Notepad++ moving tagged text strings to excel

Question 1

I gave this another try and found an awfully more easy solution to just copy the stuff to Excel. I don't have Notepad++, but I do use PSPad occasionally if my IDE is not around. It offers pretty much the same features as Notepad++. Some things it does better and others it doesn't. The regex search is pretty good, and the search dialogue has a button that says Copy.

Find dialogue

I copied your file and used my regex from the other answer without the capture groups. We don't need them as it will copy the complete match. Remember the \b is a word boundary and not a real character that will be copied.

Copied search results

And voila, here we go. A list of names with their classification that should be easy enough to copy to Excel and split into columns there.

Question 2

Even if you manage to search/replace all those names with Notepad++, I don't know how you intend to copy them over to Excel but one by one. Since SO is mainly about programming, I'll provide a code solution. This is Perl, and if you don't know how it works or how to run it, do not despair. It's probably not your language of choice for Windows anyway. You can build this in any programming language really.

#!/usr/bin/perl
use strictures;
use Data::Dump;

my $counts;

while (my $row = <DATA>) {
  while ($row =~ m{\b(\w+)/([A-Z]+)}g) {
    $counts->{$2}->{$1}++;
  }
}

dd $counts;
__DATA__
This is the Showing forth of the Inquiry of Herodotus/PERSON of Halicarnassos/LOCATION,

Output for first paragraph:

{
  LOCATION => { Halicarnassos => 1 },
  ORGANIZATION => { Barbarians => 1, Hellenes => 1 },
  PERSON => { Herodotus => 1 },
}

Let's start with the __DATA__ section at the bottom. I've pasted your complete text file there, but omitted it here for practical reasons. Basically it just reads the file line by line in the first while loop. The second while loop applies a regular expression match to each line with the /g modifier, that lets the regex match multiple times. The pattern means:

NODE                     EXPLANATION
--------------------------------------------------------------------------------
  \b                       the boundary between a word char (\w) and
                           something that is not a word char
--------------------------------------------------------------------------------
  (                        group and capture to \1:
--------------------------------------------------------------------------------
    \w+                      word characters (a-z, A-Z, 0-9, _) (1 or
                             more times (matching the most amount
                             possible))
--------------------------------------------------------------------------------
  )                        end of \1
--------------------------------------------------------------------------------
  /                        '/'
--------------------------------------------------------------------------------
  (                        group and capture to \2:
--------------------------------------------------------------------------------
    [A-Z]+                   any character of: 'A' to 'Z' (1 or more
                             times (matching the most amount
                             possible))
--------------------------------------------------------------------------------
  )                        end of \2

The two capture groups (..) end up in the variables $1 and $2. For every word that is found, we put count a value in our data structure $counts. This is like a GROUP BY count in SQL. The first key ($2) is the type (PERSON, LOCATION...) and the second key is the actual word. The ++ operator increments by one.

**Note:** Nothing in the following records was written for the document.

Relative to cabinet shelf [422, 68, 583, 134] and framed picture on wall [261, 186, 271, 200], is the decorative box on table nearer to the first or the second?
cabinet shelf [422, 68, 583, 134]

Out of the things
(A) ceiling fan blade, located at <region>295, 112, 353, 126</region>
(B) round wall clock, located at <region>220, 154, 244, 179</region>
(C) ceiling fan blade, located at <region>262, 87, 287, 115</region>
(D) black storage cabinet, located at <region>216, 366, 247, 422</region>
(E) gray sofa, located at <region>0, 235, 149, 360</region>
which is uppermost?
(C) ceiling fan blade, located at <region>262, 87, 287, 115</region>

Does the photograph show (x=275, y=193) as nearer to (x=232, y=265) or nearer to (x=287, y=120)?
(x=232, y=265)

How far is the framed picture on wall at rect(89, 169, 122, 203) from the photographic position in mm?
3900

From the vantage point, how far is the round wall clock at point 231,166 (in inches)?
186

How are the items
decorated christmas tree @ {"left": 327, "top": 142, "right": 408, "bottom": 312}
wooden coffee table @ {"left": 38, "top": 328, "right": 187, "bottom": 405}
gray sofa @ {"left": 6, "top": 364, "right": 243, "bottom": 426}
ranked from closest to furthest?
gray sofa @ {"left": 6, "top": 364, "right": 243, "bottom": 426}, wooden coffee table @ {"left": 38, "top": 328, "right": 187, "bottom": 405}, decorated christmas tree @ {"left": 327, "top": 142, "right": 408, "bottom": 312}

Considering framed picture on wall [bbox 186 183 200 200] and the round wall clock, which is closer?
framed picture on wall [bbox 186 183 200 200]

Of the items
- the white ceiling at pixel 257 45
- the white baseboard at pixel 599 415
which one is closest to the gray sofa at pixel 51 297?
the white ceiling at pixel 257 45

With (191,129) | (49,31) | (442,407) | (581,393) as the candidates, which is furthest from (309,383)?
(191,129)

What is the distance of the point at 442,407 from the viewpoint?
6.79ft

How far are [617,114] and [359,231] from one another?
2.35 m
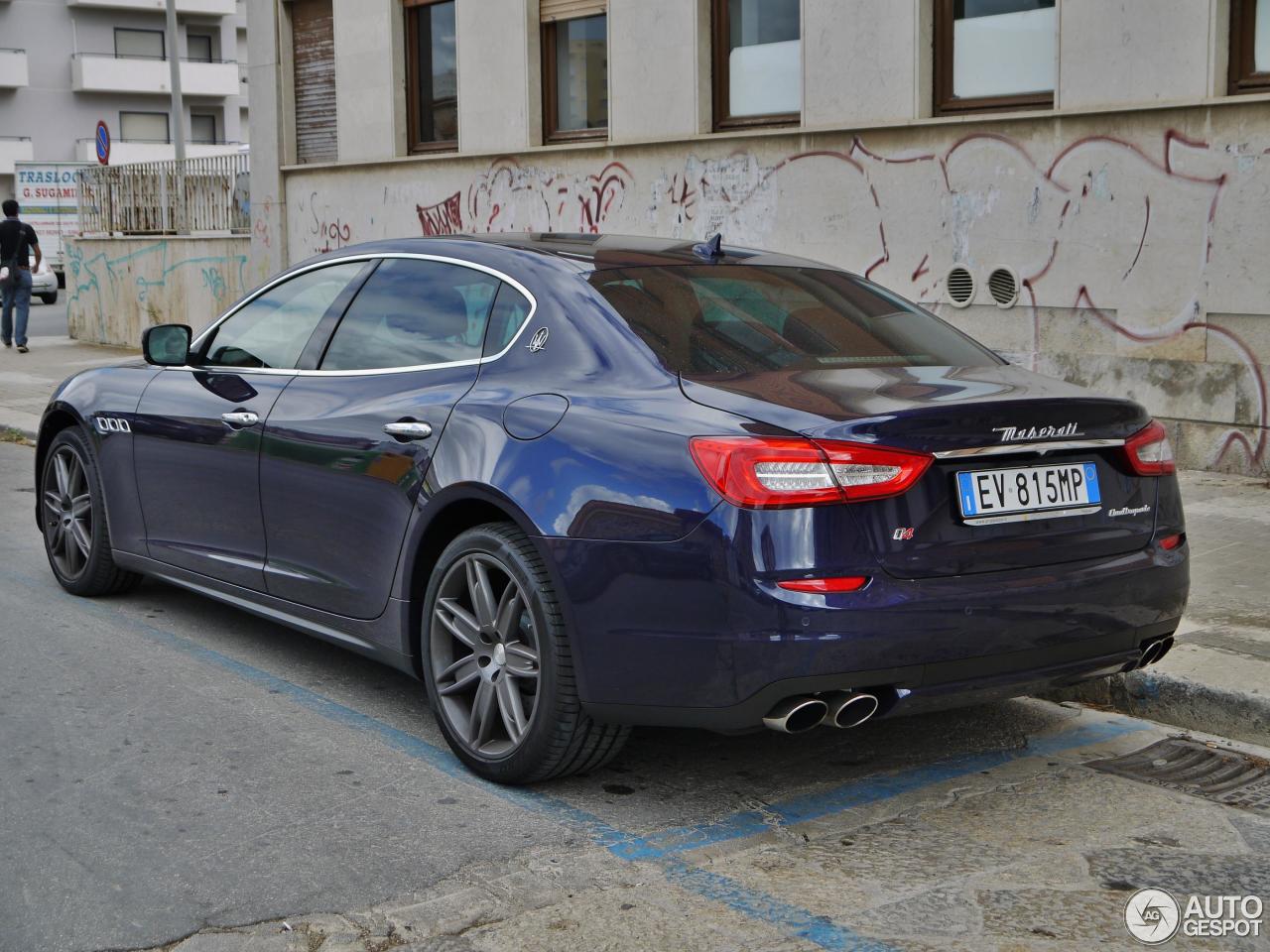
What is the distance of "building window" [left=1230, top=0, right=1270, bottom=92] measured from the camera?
29.9 ft

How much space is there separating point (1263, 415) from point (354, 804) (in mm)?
6655

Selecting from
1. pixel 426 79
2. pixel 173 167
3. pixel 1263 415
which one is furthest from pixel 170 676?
pixel 173 167

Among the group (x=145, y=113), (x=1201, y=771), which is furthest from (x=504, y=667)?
(x=145, y=113)

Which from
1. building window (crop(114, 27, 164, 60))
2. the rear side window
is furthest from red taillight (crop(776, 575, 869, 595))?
building window (crop(114, 27, 164, 60))

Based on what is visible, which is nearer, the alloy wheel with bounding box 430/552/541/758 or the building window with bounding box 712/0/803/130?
the alloy wheel with bounding box 430/552/541/758

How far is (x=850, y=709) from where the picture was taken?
3.95m

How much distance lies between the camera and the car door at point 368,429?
4.79 m

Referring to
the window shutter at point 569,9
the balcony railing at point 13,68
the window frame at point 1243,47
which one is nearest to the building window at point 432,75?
the window shutter at point 569,9

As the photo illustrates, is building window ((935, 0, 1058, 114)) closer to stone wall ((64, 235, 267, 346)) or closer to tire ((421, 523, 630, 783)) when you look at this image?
tire ((421, 523, 630, 783))

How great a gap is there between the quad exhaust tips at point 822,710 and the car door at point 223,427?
229 cm

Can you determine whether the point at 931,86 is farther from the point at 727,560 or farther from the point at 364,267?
the point at 727,560

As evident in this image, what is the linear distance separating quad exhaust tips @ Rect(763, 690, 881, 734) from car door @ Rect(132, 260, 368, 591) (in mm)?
2293

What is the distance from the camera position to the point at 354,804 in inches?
170

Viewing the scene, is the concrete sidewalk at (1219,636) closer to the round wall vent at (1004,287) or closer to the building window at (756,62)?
the round wall vent at (1004,287)
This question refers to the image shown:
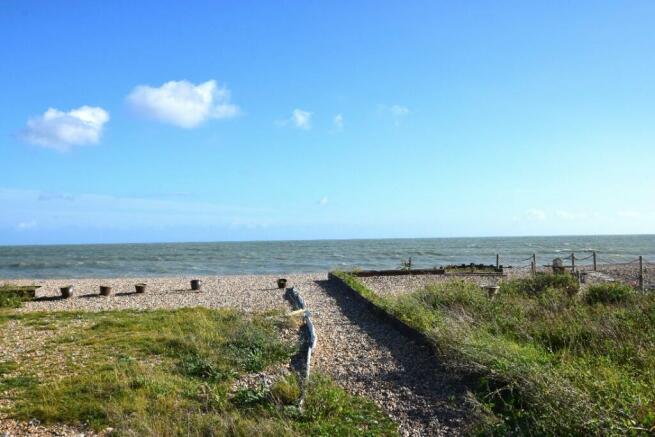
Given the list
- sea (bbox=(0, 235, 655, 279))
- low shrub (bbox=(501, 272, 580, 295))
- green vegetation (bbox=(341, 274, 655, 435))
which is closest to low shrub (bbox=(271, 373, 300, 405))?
green vegetation (bbox=(341, 274, 655, 435))

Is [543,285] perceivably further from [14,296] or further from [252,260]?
[252,260]

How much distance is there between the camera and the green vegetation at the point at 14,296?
16781mm

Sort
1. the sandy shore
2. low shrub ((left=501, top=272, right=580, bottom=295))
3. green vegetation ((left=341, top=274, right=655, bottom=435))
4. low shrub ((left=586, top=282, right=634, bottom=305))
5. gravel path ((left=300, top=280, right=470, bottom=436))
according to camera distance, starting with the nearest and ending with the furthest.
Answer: green vegetation ((left=341, top=274, right=655, bottom=435)) → gravel path ((left=300, top=280, right=470, bottom=436)) → low shrub ((left=586, top=282, right=634, bottom=305)) → low shrub ((left=501, top=272, right=580, bottom=295)) → the sandy shore

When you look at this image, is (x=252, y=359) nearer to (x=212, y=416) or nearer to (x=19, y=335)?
(x=212, y=416)

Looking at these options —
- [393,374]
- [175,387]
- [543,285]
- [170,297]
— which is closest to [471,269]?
[543,285]

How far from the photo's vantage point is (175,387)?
6.87 m

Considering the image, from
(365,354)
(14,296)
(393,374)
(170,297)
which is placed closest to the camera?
(393,374)

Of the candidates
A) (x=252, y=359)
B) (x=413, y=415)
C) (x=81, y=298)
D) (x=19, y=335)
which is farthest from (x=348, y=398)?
(x=81, y=298)

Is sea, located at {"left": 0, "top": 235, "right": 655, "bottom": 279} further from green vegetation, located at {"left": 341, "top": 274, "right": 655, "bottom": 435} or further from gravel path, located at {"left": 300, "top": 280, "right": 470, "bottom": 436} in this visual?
gravel path, located at {"left": 300, "top": 280, "right": 470, "bottom": 436}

When we are done, we print it using the Data::Dump module's function dd, which gives us a nice output of counts grouped by type.

Thanks for bearing with me on that little technical ex-course. If it was too technical, try the excellent javascript regex tool regex101.com, where I set it up for you. You should be able to copy/paste from there to Excel. I recommend a browser plugin that lets you copy table columns.

Question 3

Why not just extract the actual names only: [a-zA-Z]+?(?=\/PERSON)? Remove the (?=) if you want to have the /PERSON match too.

You could even go so far as to extract everything into groups using: ([a-zA-Z]+?)\/([A-Z]+). Then you could output the captured groups however you want. In any decent text editor such as SublimeText you could find [\s\S]*?([a-zA-Z]+?)\/([A-Z]+)[\s\S]*? and replace with { $2: $1 }, for example to make a nice array of JS objects.